How long things will last -

Will depend on the temperature and level of free flowing air they are in.

Fridge space is priority for vac packed fresh meat, cheese, butter and processed vac packed meats.

•Unripe avocados                 10 days
•Cauliflower                             6 days
•hard red/ green cabbage   30 days
•Potatoes-buy a selection   60 days
•Sweet potatoes- above      60 days
•Butternut squash-above    60 days
•Green tomatoes                  20 days
•Green peppers    up to       20 days
•Cooking apples wrapped   20 days
•Green oranges up to          25 days
•Hard green melons             30 days
•Green beans kept in fridge 9 days  
 

Any left over fridge space keep for bagged salad, and green veg.

Handle all carefully.
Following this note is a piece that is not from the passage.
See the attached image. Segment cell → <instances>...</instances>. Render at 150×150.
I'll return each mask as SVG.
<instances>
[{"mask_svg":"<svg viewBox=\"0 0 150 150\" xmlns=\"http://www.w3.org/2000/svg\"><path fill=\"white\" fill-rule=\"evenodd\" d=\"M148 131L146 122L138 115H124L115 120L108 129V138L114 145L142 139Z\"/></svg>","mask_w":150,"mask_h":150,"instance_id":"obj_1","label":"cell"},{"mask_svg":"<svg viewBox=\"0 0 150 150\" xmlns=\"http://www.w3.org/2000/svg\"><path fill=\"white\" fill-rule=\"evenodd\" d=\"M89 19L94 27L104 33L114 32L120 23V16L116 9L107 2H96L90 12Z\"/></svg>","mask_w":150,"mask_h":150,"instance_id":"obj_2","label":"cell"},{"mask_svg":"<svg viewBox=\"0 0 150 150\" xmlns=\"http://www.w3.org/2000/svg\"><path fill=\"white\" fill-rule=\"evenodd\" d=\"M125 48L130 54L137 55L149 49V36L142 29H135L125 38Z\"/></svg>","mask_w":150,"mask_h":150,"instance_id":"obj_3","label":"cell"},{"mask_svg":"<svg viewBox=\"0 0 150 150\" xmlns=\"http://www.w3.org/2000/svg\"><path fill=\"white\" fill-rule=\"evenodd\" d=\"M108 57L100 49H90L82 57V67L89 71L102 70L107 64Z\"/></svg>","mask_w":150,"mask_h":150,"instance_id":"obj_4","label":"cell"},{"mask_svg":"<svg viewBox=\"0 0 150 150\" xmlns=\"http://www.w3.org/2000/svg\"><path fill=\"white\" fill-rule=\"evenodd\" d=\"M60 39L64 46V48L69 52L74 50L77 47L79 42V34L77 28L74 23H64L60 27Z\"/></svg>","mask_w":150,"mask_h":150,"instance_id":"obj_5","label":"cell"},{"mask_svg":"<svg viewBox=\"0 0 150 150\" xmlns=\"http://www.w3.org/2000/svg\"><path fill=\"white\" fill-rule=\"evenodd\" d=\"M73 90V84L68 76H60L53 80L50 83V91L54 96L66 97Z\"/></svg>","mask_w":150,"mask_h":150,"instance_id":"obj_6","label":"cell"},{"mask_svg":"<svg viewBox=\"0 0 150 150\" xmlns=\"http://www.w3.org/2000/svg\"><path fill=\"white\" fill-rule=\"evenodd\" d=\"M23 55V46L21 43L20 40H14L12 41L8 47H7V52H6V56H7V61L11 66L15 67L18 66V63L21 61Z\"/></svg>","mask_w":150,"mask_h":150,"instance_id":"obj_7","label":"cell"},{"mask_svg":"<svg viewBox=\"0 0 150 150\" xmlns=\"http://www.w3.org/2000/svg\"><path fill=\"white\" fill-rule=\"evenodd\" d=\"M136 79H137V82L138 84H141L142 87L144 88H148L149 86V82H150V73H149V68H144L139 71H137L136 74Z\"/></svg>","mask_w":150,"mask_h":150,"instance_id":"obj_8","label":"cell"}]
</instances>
Guard against bruising.

 

Water stowage/Watermaker

In very extreme conditions a person can need up to a gallon of water per day to drink on top of cooking and washing.   Allow 30-50% safety margin.
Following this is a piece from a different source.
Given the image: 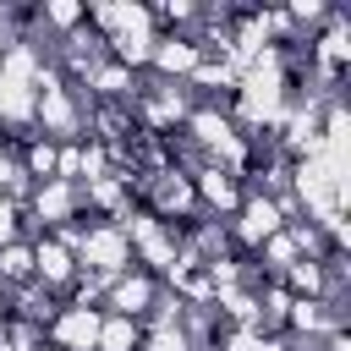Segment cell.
<instances>
[{"label":"cell","instance_id":"1","mask_svg":"<svg viewBox=\"0 0 351 351\" xmlns=\"http://www.w3.org/2000/svg\"><path fill=\"white\" fill-rule=\"evenodd\" d=\"M55 340H60L66 351H88V346L99 340V313H88V307H60Z\"/></svg>","mask_w":351,"mask_h":351},{"label":"cell","instance_id":"2","mask_svg":"<svg viewBox=\"0 0 351 351\" xmlns=\"http://www.w3.org/2000/svg\"><path fill=\"white\" fill-rule=\"evenodd\" d=\"M99 351H137V324L132 318H110V324H99V340H93Z\"/></svg>","mask_w":351,"mask_h":351}]
</instances>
•Lin Pardy recommends 5-6 pints per person per day-or 1 cup for tooth brushing & washing. 2 cups for cooking. 4 cups for tea and coffee and fruit punch, with 10 cups left for twice a week wash down, clothes washing and hair washing.
•One cup of sea water contains two rounded tea spoons of salt.
•For cooking vegetables use 1 part salt water to 3 parts fresh water.
•Boil eggs in all salt water.
•For bread making use all salt water with no additional salt.
 

Bring on the watermaker

•Every boat is different, but if you are lucky enough to have a water maker it will save you weight and space and there will be less plastic to dispose of from extra drinking water containers.
•Chiscos on a twenty day trans Atlantic crossing with four crew made an average of 125 litres per day. The “Dessalator” makes 70 litres of water per hour.  By running the generator and water maker together for a couple of hours each day we generated an average of 5-6Kwh  using 1/3 Litre of diesel per Kwh.
•That is 2 litres  of diesel a day and the batteries topped up, which equates to a happy crew and a joyous cook!
 
 
Rubbish

When deciding what to buy think how you will dispose of the packaging.
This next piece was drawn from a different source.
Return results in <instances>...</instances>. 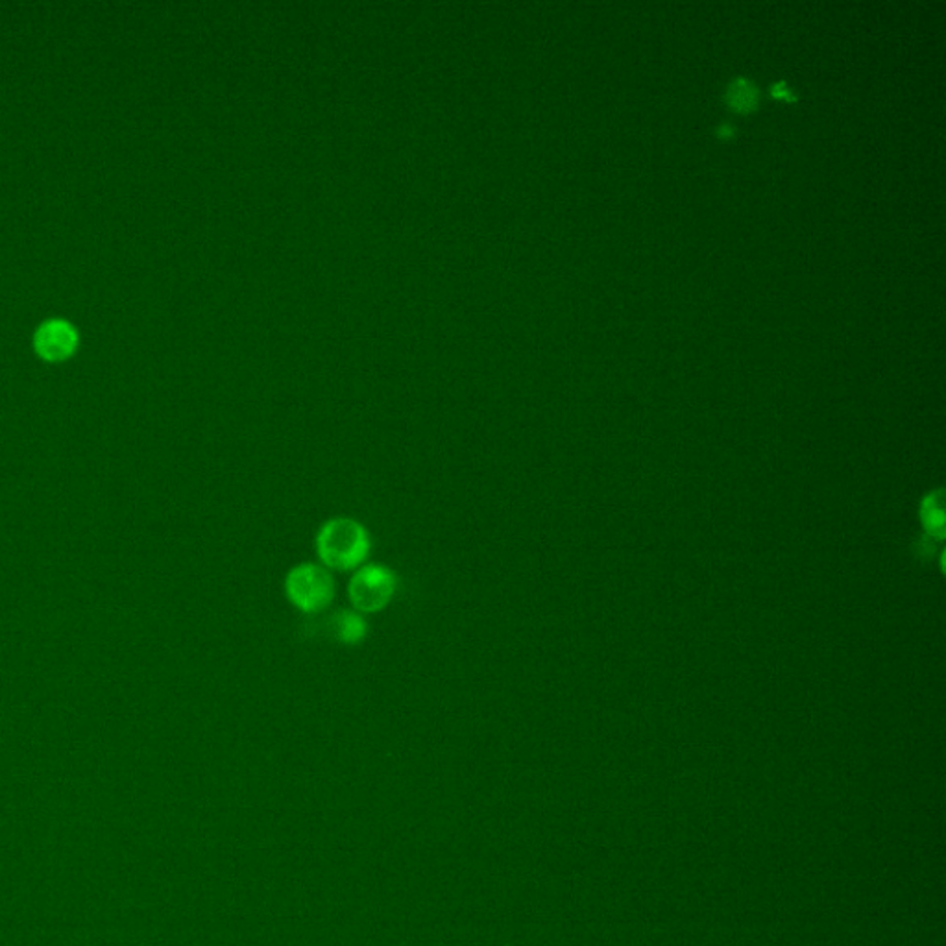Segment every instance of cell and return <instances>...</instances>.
Instances as JSON below:
<instances>
[{"instance_id":"6da1fadb","label":"cell","mask_w":946,"mask_h":946,"mask_svg":"<svg viewBox=\"0 0 946 946\" xmlns=\"http://www.w3.org/2000/svg\"><path fill=\"white\" fill-rule=\"evenodd\" d=\"M372 550L367 527L351 518L326 521L316 534V555L326 570L353 572L364 564Z\"/></svg>"},{"instance_id":"7a4b0ae2","label":"cell","mask_w":946,"mask_h":946,"mask_svg":"<svg viewBox=\"0 0 946 946\" xmlns=\"http://www.w3.org/2000/svg\"><path fill=\"white\" fill-rule=\"evenodd\" d=\"M285 594L300 612H322L334 601V575L326 567L313 562L299 564L286 573Z\"/></svg>"},{"instance_id":"3957f363","label":"cell","mask_w":946,"mask_h":946,"mask_svg":"<svg viewBox=\"0 0 946 946\" xmlns=\"http://www.w3.org/2000/svg\"><path fill=\"white\" fill-rule=\"evenodd\" d=\"M397 577L383 564L361 566L351 575L348 596L359 613H375L392 601L396 594Z\"/></svg>"},{"instance_id":"277c9868","label":"cell","mask_w":946,"mask_h":946,"mask_svg":"<svg viewBox=\"0 0 946 946\" xmlns=\"http://www.w3.org/2000/svg\"><path fill=\"white\" fill-rule=\"evenodd\" d=\"M77 346V331L64 320L43 324L35 335V348L45 359L58 361L69 356Z\"/></svg>"},{"instance_id":"5b68a950","label":"cell","mask_w":946,"mask_h":946,"mask_svg":"<svg viewBox=\"0 0 946 946\" xmlns=\"http://www.w3.org/2000/svg\"><path fill=\"white\" fill-rule=\"evenodd\" d=\"M331 637L345 645H357L369 634V623L362 618V613L356 610H339L331 616L327 626Z\"/></svg>"},{"instance_id":"8992f818","label":"cell","mask_w":946,"mask_h":946,"mask_svg":"<svg viewBox=\"0 0 946 946\" xmlns=\"http://www.w3.org/2000/svg\"><path fill=\"white\" fill-rule=\"evenodd\" d=\"M727 100L731 104L732 110L740 113H747L756 105V91L747 80H736L727 91Z\"/></svg>"}]
</instances>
•Think of the materials used. Will they go back into natural systems if they have to go overboard out at sea.
•No plastic can go overboard. Paper and cardboard torn into small pieces will. Plastic coated cardboard can not.
•Buy plastic coated juice cartons with folded rather than fused bottoms so that they will flatten neatly and stack.
•If possible buy things in foil packs that will fold and take ashore rather than in jars or plastic bottles.
•If you do buy things in jars, choose ones with wide necks that will come in useful.
•Avoid aluminium cans.
 

Try to make rather than buy prepared foods like blister packed pastries and individual fruit yogurts that take up premium fridge space.  eg yogurt can be made as required and there are no plastic pots to get rid of.  www.easiyo.com

 

Cooks Tips

Aim to cook fresh as long as possible

•Aim for variety, contrasts and surprises.
•Avoid letting a pattern develop.
•Never uncomfortably overfill people. At the same time do not let people get too hungry and grumpy.
•Be aware people may be sea sick. Subtly include ginger in dishes.  Have melba toast and morning coffee biscuits available.
•Be aware of blood sugar levels for a job in hand. Have energy drinks and easily available rocket fuel on hand and a tin of buns.
•Always aim to conserve and maximize resources.
 

Always have a little surprise up your sleeve-

•Fortune cookies after a Chinese meal. Pop corn. A fruit cake.
•Create and enjoy the ritual of crew coming together in a shared pleasurable experience.     A time to build comradeship and accommodate communication.
•Even when it gets to corned beef hash, have some newly pickled crunchy red cabbage.
•Keep them crunching and wondering what will come next.